───── Textauszug ─────
Wut klingt in der Stimme der Seniorin mit, Bitterkeit und maßlose Enttäuschung. Wenn sie das geahnt hätte! Wenn sie früher gewusst hätte, wie sehr sie sich in einer Frau getäuscht hat, bei der sie sich einst "wunderbar aufgehoben" glaubte. Der sie ihre gesamten Ersparnisse anvertraute in der Annahme, das Geld werde sicher in Immobilien und betreutes Wohnen investiert. "Vorne tut sie freundlich, und hinterrücks nimmt sie uns aus und macht Lustreisen und alles", wettert die 84-Jährige jetzt über die Frau, von der sie sich maßlos betrogen fühlt.
───── Vorliegende Einträge ─────
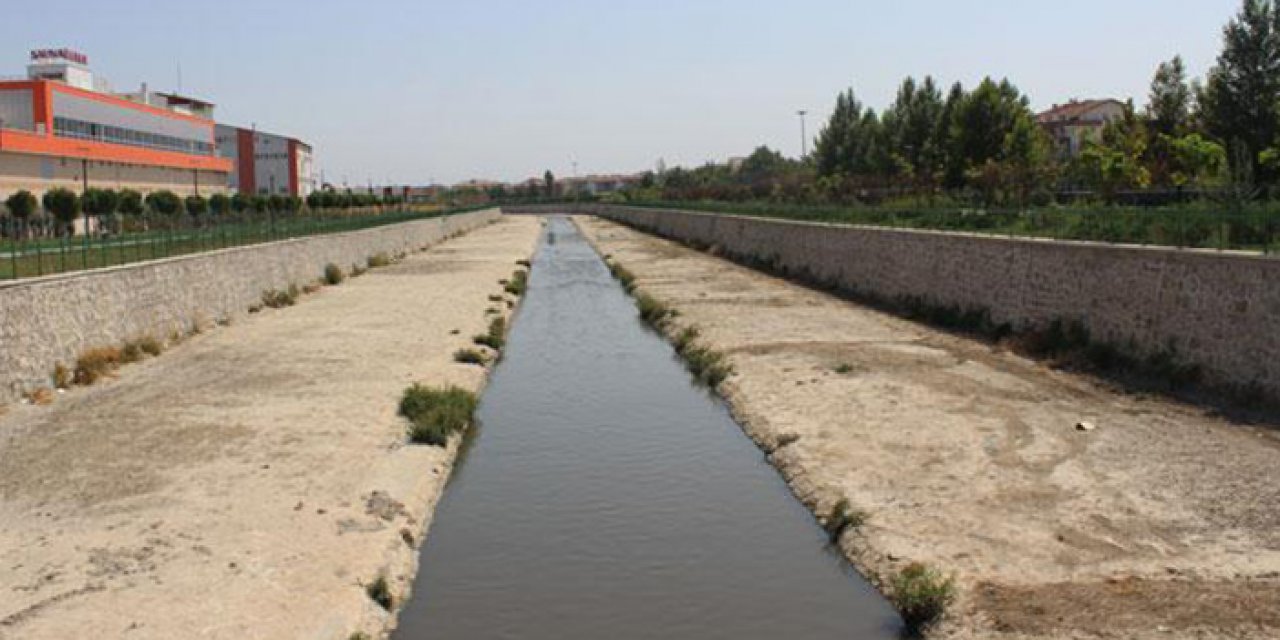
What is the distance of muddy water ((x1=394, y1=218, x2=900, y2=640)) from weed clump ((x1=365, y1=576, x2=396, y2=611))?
214 mm

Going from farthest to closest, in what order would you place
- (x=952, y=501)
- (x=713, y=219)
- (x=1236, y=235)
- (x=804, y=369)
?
(x=713, y=219) < (x=804, y=369) < (x=1236, y=235) < (x=952, y=501)

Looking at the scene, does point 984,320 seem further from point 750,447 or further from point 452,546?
point 452,546

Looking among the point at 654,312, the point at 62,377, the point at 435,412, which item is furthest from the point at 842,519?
the point at 654,312

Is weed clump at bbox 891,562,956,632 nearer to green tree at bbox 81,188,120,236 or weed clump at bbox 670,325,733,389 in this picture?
weed clump at bbox 670,325,733,389

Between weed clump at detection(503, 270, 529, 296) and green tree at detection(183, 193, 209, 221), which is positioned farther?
green tree at detection(183, 193, 209, 221)

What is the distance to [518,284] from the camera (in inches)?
1994

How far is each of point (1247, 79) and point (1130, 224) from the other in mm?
35749

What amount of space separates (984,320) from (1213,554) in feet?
55.4

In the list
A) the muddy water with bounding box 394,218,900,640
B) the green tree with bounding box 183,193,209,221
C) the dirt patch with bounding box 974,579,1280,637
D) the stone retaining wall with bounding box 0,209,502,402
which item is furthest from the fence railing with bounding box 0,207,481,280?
the green tree with bounding box 183,193,209,221

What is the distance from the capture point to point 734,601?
11414mm

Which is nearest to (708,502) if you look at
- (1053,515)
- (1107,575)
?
(1053,515)

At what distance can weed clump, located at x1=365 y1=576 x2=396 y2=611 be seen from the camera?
11000 millimetres

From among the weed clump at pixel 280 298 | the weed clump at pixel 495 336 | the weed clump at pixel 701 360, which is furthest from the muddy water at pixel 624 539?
the weed clump at pixel 280 298

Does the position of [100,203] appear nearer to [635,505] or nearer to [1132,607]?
[635,505]
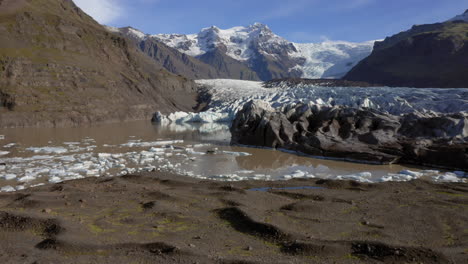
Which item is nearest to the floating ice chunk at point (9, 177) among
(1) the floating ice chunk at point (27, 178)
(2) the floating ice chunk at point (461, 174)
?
(1) the floating ice chunk at point (27, 178)

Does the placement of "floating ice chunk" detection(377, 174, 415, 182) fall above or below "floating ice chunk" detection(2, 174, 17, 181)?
below

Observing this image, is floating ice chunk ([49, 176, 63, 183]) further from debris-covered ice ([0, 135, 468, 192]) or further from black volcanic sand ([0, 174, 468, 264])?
black volcanic sand ([0, 174, 468, 264])

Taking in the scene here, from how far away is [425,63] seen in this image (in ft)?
406

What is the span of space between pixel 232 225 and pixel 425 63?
456ft

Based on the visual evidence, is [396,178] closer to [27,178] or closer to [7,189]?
[7,189]

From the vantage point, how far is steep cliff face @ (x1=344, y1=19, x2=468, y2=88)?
107m

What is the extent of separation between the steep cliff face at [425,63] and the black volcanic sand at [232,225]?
102 meters

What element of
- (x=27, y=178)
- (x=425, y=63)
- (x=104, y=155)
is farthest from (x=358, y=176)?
(x=425, y=63)

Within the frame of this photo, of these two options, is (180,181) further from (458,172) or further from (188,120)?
(188,120)

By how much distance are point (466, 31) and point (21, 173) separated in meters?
154

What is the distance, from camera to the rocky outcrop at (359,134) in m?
17.4

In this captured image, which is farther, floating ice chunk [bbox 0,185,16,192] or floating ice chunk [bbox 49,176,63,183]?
floating ice chunk [bbox 49,176,63,183]

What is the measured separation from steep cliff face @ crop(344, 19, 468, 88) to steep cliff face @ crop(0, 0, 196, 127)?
86941 millimetres

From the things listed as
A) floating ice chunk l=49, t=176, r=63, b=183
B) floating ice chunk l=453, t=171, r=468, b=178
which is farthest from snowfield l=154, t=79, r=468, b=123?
floating ice chunk l=49, t=176, r=63, b=183
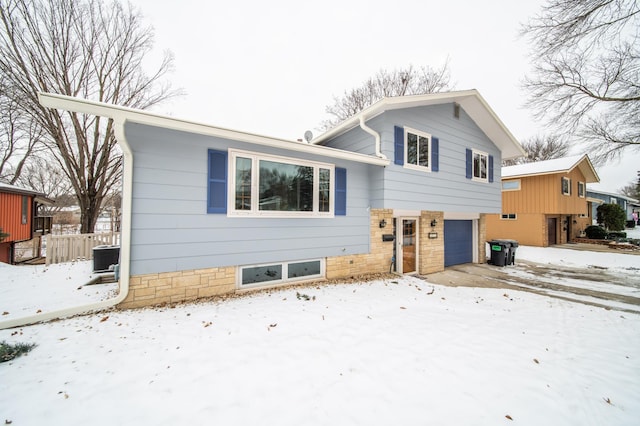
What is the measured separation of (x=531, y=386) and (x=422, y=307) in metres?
2.10

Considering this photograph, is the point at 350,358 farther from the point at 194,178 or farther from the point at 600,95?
the point at 600,95

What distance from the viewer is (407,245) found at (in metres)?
7.40

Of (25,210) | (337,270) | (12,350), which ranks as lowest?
(12,350)

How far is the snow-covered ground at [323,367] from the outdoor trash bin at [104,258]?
1.57 metres

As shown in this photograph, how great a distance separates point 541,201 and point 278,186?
1572 centimetres

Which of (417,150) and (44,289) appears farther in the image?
(417,150)

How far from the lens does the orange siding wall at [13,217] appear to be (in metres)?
10.6

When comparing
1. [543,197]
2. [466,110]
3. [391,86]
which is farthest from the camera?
[391,86]

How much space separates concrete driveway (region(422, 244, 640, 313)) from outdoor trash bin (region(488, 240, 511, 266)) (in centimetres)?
28

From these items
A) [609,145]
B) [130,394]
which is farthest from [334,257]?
[609,145]

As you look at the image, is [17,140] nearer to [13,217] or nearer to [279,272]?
[13,217]

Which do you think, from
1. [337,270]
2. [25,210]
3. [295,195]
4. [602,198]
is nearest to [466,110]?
[295,195]

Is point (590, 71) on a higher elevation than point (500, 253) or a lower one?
higher

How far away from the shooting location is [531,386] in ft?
8.00
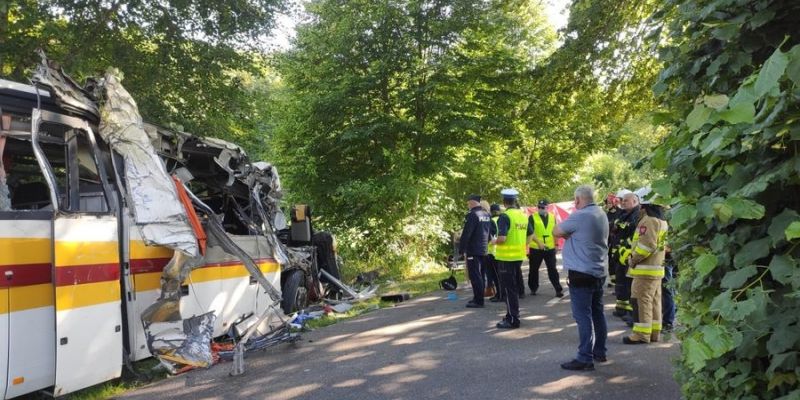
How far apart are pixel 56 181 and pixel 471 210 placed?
271 inches

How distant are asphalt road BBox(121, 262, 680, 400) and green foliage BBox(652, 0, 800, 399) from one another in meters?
2.10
─────
• **Arbeitsauftrag 1**
Schreibe den Teil des Textauszugs wortgetreu ab, der mit den Worten beginnt, in denen „Wut klingt in“ vorkommt, und mit „maßlos betrogen fühlt.“ endet.
• **Arbeitsauftrag 2**
Beantworte die folgenden Fragen zum Textauszug:
(a) Wie alt ist die Seniorin?
(b) Worin sollte ihr Geld nach ihrer Annahme investiert werden?
(c) Wie aufgehoben glaubte sie sich einst bei der Frau?
Stütze dich ausschließlich auf den Textauszug.

• **Fertige Antwort 1**
Wut klingt in der Stimme der Seniorin mit, Bitterkeit und maßlose Enttäuschung. Wenn sie das geahnt hätte! Wenn sie früher gewusst hätte, wie sehr sie sich in einer Frau getäuscht hat, bei der sie sich einst "wunderbar aufgehoben" glaubte. Der sie ihre gesamten Ersparnisse anvertraute in der Annahme, das Geld werde sicher in Immobilien und betreutes Wohnen investiert. "Vorne tut sie freundlich, und hinterrücks nimmt sie uns aus und macht Lustreisen und alles", wettert die 84-Jährige jetzt über die Frau, von der sie sich maßlos betrogen fühlt.

• **Fertige Antwort 2**
(a) Die Seniorin ist 84 Jahre alt.
(b) Sie nahm an, das Geld werde sicher in Immobilien und betreutes Wohnen investiert.
(c) Sie glaubte sich bei ihr einst „wunderbar aufgehoben“.